> _Extrait choisi_:
______

En 2014, bien avant que le streaming ne devienne le nouveau moteur de l’économie de la musique, un événement crucial s’est déroulé sans faire de bruit : le GRD a implosé. Comme ça : pffffiiiiuuuuuut. GRD pour « Global Repertoire Database », un gros projet très compliqué qui devait harmoniser et centraliser toutes les informations nécessaires à l’identification de n’importe quelle composition et n’importe quel enregistrement musical dans le monde – les métadonnées. La tâche était titanesque mais nécessaire pour répondre à la circulation de plus en plus rapide de la musique sur internet. Pourtant, les egos autant que les intérêts divergents des maisons de disques et des sociétés chargées de gérer les droits des auteurs l’ont fait dérailler.
Depuis, rien. Ou si peu. Ce problème d’identification des œuvres demeure et il est même au centre du conflit qui oppose la filière musicale à YouTube. Celle-ci accuse la plateforme de vidéos de Google de ne pas payer la musique comme il faut, YouTube lui répond que des revenus ne sont pas réclamés parce que c’est le foutoir dans les métadonnées. En l’état actuel des choses, il existe une seule norme par défaut dans l’organisation de ces données et c’est celle d’Apple. La firme à la pomme est en effet une psychopathe de la précision et exige de ses partenaires – labels, auteurs – qu’ils se plient à un cadre très strict lorsqu’il s’agit de distribuer leur musique sur ses plateformes de téléchargement et de streaming. Faute d’autres « guidelines » – comme on dit dans le jargon – qui font sens, beaucoup de maisons de disques utilisent aujourd’hui les modes d’emploi d’Apple pour régler les mille questions qui se posent au quotidien. Où placer les majuscules dans les titres des chansons ? Faut-il utiliser des accents ? Faut-il mentionner l’année de première publication ou l’année de réédition le cas échéant ? La liste est longue et les erreurs faciles.

______

> _Travail à faire_:
1: Répondez à ces questions sur le texte consacré aux métadonnées musicales :
(a) En quelle année le GRD a-t-il implosé ?
(b) Que signifie le sigle GRD ?
(c) Quelle entreprise impose la seule norme par défaut dans l'organisation de ces données ?
2: Poursuivez le texte sur les métadonnées musicales après sa dernière phrase, « La liste est longue et les erreurs faciles. »

[Données recueillies]
______

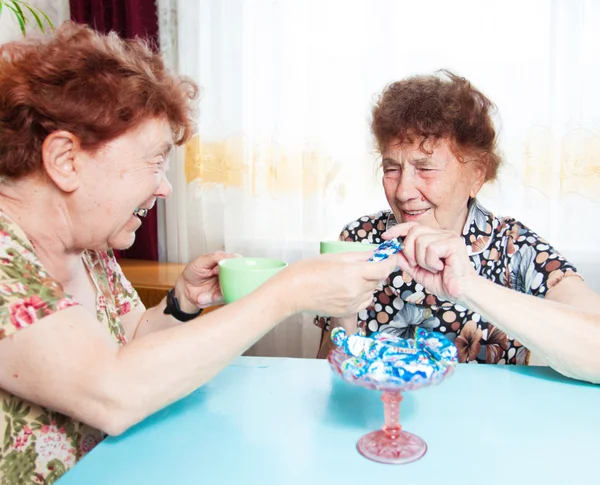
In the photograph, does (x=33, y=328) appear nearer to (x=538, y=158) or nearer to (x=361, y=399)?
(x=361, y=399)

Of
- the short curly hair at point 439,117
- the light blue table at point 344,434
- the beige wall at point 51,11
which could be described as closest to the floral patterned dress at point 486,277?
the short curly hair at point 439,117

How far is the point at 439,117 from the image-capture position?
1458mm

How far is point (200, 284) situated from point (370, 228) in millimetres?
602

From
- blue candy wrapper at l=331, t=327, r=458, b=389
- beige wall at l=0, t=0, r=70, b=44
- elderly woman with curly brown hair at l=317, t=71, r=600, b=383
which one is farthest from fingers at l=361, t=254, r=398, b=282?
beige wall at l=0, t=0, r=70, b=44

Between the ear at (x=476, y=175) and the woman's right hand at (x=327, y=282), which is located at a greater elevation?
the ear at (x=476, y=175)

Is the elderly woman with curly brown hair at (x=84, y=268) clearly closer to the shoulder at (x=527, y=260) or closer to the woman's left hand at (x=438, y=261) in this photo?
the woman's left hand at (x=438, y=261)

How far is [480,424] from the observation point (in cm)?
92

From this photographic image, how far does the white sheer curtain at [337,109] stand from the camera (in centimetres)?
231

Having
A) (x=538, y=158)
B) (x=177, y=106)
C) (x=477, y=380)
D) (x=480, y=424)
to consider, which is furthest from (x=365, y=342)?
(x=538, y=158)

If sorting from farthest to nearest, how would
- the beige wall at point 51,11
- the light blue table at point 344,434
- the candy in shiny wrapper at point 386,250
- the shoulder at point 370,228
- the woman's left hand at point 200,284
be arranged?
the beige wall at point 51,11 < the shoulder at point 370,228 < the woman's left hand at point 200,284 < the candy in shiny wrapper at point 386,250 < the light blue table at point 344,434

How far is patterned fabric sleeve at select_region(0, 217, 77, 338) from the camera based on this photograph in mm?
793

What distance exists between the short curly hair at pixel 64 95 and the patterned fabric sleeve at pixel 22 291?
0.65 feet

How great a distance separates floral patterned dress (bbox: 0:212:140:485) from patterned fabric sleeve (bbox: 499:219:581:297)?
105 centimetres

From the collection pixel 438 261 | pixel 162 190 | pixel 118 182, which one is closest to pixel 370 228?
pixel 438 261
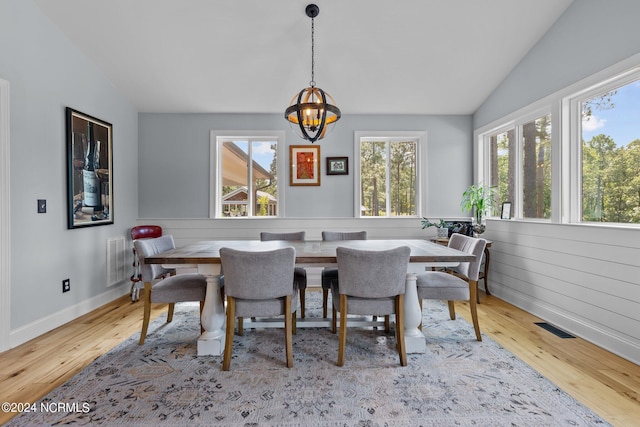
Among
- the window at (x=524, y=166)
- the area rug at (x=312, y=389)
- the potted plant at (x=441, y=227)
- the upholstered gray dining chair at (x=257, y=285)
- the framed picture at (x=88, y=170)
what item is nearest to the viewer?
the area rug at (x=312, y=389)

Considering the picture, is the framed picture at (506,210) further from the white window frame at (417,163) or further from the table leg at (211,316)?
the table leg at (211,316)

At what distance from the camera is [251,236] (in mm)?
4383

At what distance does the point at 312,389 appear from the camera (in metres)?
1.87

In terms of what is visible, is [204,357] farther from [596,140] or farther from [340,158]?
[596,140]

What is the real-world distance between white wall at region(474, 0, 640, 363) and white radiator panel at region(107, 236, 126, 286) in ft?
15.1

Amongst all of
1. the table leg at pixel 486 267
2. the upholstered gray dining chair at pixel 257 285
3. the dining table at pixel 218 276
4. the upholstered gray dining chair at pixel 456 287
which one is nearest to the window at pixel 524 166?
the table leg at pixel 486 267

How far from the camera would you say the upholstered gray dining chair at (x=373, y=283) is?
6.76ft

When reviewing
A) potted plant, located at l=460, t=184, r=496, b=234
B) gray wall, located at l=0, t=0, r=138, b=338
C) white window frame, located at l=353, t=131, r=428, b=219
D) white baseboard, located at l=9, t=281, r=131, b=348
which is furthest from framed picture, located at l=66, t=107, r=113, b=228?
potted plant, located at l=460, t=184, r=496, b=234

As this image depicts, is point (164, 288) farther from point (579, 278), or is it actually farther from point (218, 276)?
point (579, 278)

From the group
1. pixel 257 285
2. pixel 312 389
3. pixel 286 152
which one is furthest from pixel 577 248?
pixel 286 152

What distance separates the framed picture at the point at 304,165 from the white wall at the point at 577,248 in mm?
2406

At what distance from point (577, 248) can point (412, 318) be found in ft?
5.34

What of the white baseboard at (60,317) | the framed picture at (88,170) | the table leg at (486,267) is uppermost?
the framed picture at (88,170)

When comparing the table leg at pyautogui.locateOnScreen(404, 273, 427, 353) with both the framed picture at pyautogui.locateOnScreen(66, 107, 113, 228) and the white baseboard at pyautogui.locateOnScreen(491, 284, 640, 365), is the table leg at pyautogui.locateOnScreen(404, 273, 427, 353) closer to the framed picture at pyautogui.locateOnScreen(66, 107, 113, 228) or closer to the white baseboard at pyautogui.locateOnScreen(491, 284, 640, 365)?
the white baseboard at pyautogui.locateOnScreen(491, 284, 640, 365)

______

> _Vos réponses écrites_:
1:
(a) En 2014.
(b) « Global Repertoire Database ».
(c) Apple.

2:
Le pire, c’est que ce n’est pas fini. Prenons Comme d’habitude, la chanson popularisée par Claude François en 1967. Les paroles sont de Gilles Thibaut, la musique de Jacques Revaux et Cloclo. Voilà pour l’auteur et les compositeurs. L’éditeur, c’est-à-dire la structure qui valorise cette chanson en la confiant à des interprètes et s’assure qu’ils n’en font pas n’importe quoi (qu’on nous explique d’ailleurs cette version de M. Pokora, merci), est une société nommée Jeune Musique. Puis il y a les interprètes innombrables.